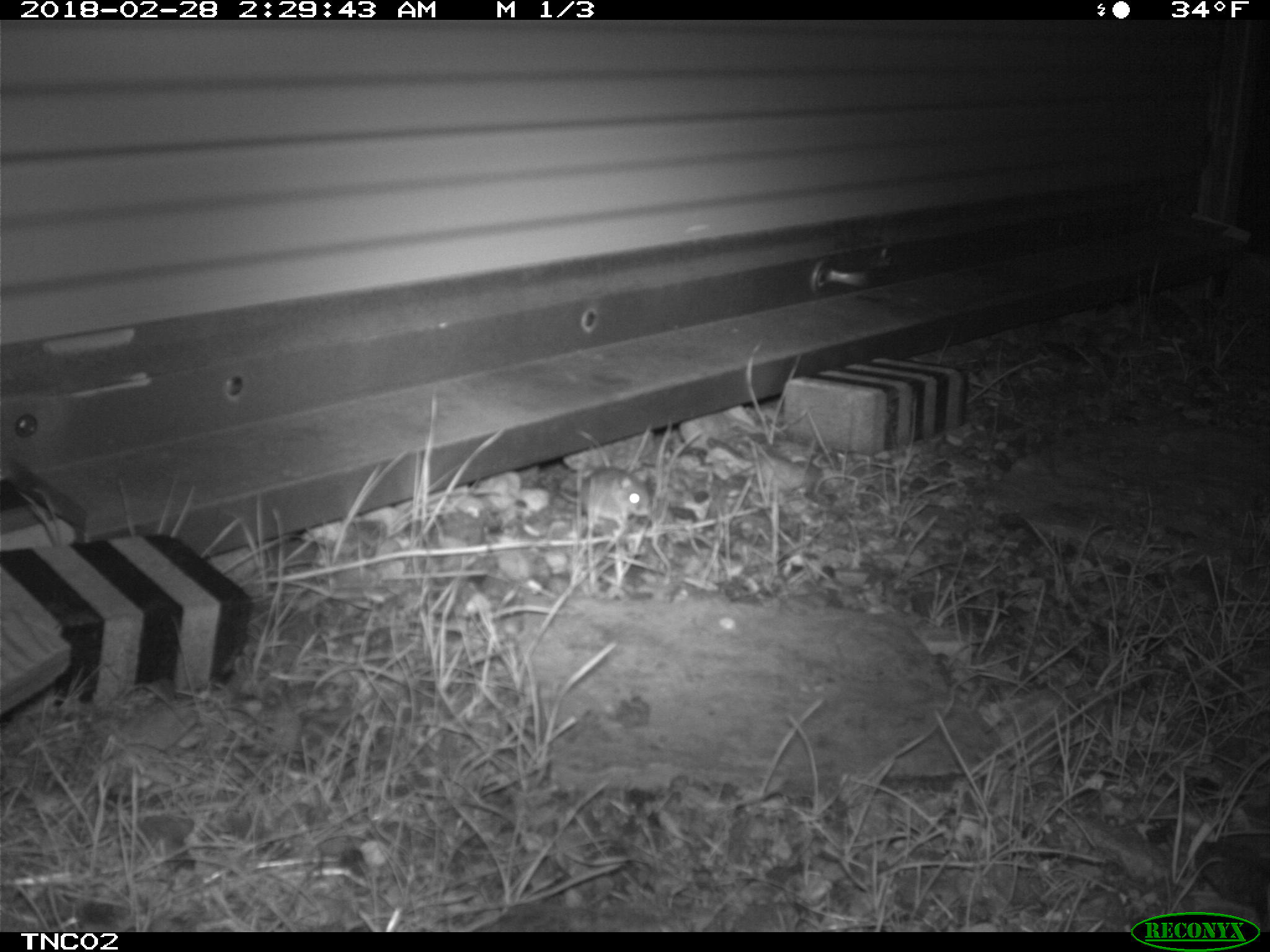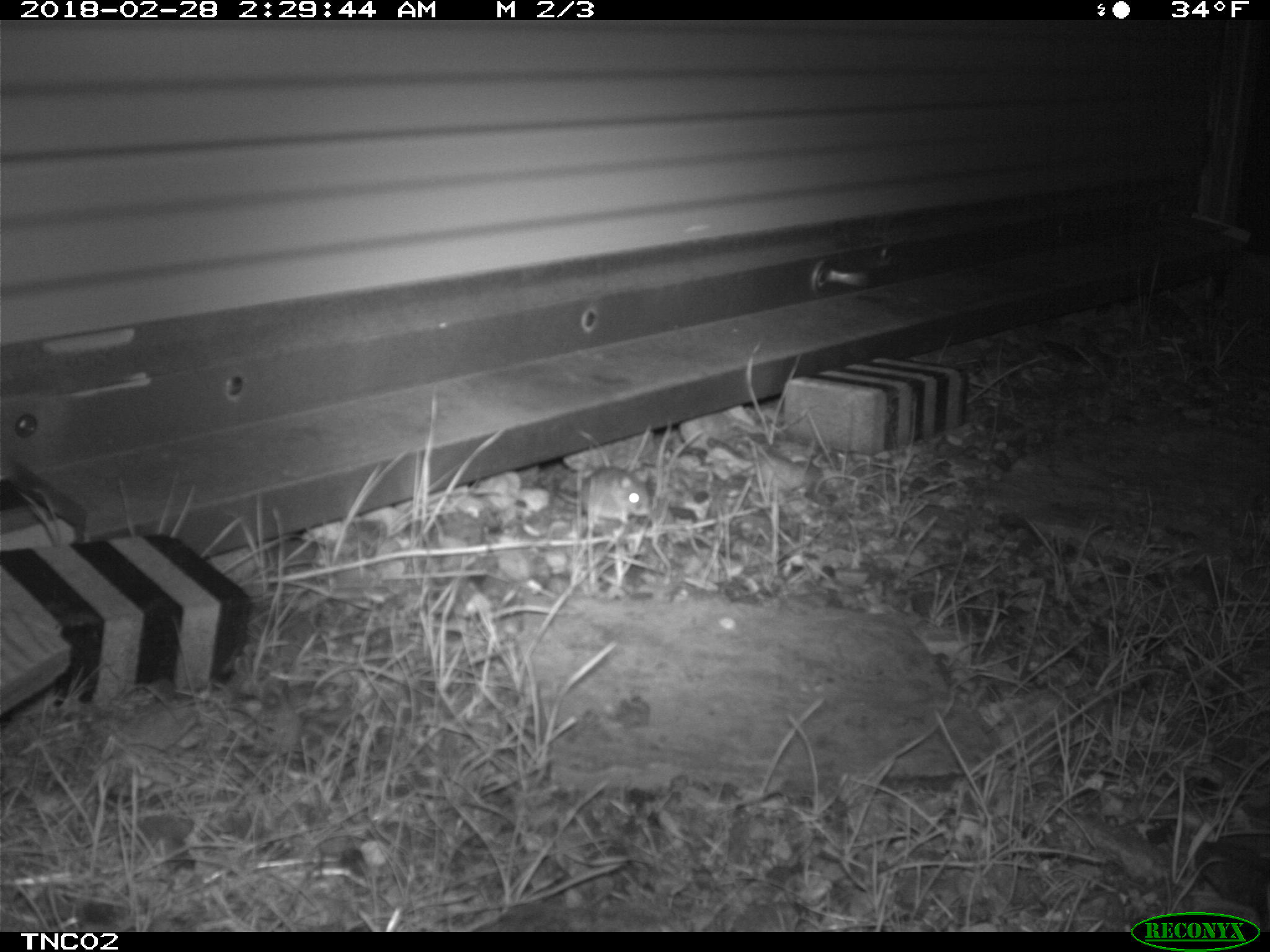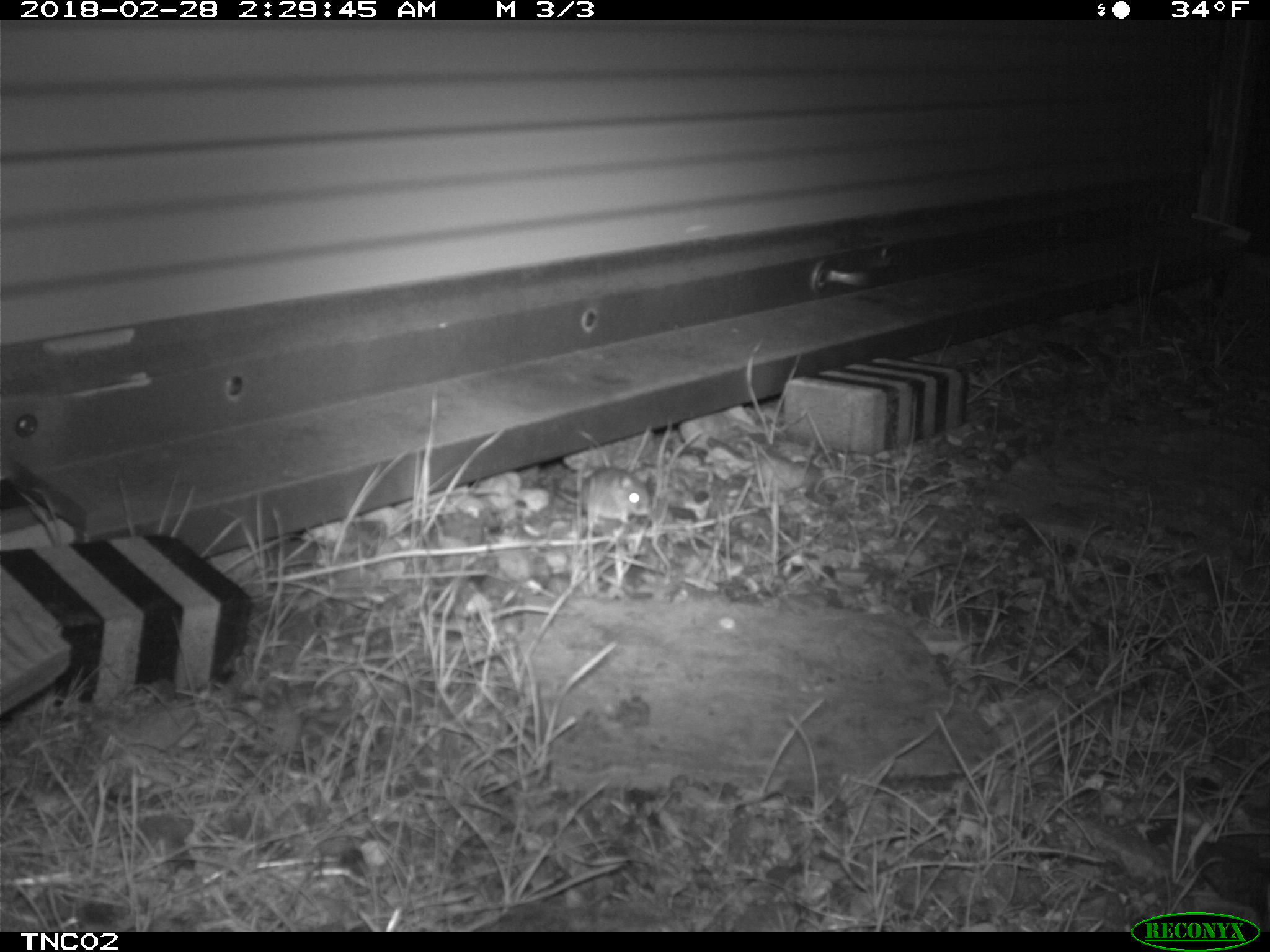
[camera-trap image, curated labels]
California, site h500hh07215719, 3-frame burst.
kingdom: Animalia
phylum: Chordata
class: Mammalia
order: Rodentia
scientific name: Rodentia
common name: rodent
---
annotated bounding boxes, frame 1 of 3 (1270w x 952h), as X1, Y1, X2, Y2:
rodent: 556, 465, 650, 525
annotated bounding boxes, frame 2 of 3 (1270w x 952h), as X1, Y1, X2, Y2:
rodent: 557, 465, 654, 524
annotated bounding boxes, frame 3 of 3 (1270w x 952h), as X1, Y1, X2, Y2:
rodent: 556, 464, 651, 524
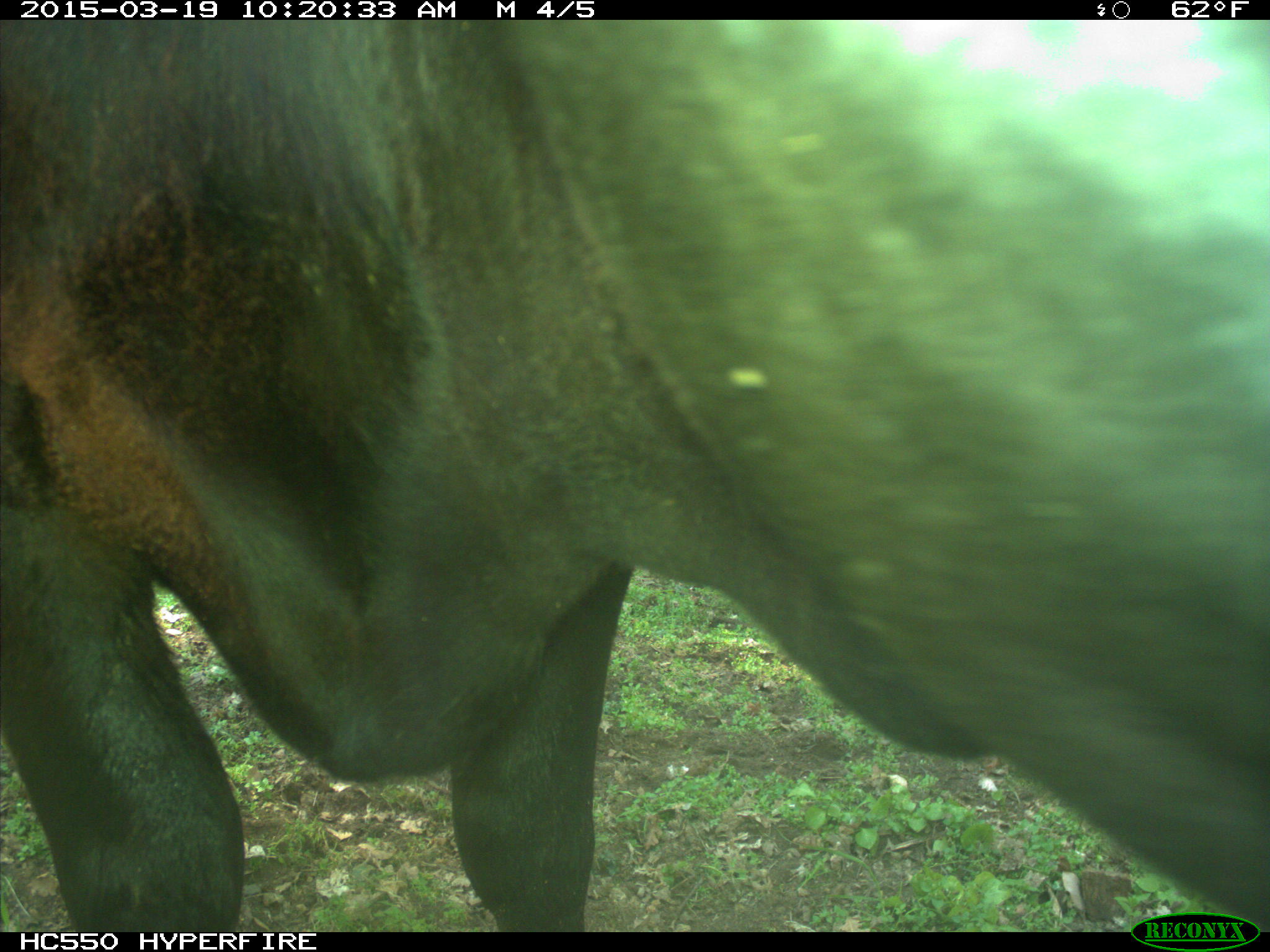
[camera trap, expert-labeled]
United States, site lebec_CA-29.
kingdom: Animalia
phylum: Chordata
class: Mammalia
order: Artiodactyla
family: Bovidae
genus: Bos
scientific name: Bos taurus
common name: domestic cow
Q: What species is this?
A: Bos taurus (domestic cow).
★ ★ ★ ★ ★
- WHAT THE TASK ASKS
None of the lines before the one containing "family: Bovidae" belong in the answer; reproduce that line and all later lines of the records exactly.

- SOLUTION TO THIS EXERCISE
family: Bovidae
genus: Bos
scientific name: Bos taurus
common name: domestic cow
Q: What species is this?
A: Bos taurus (domestic cow).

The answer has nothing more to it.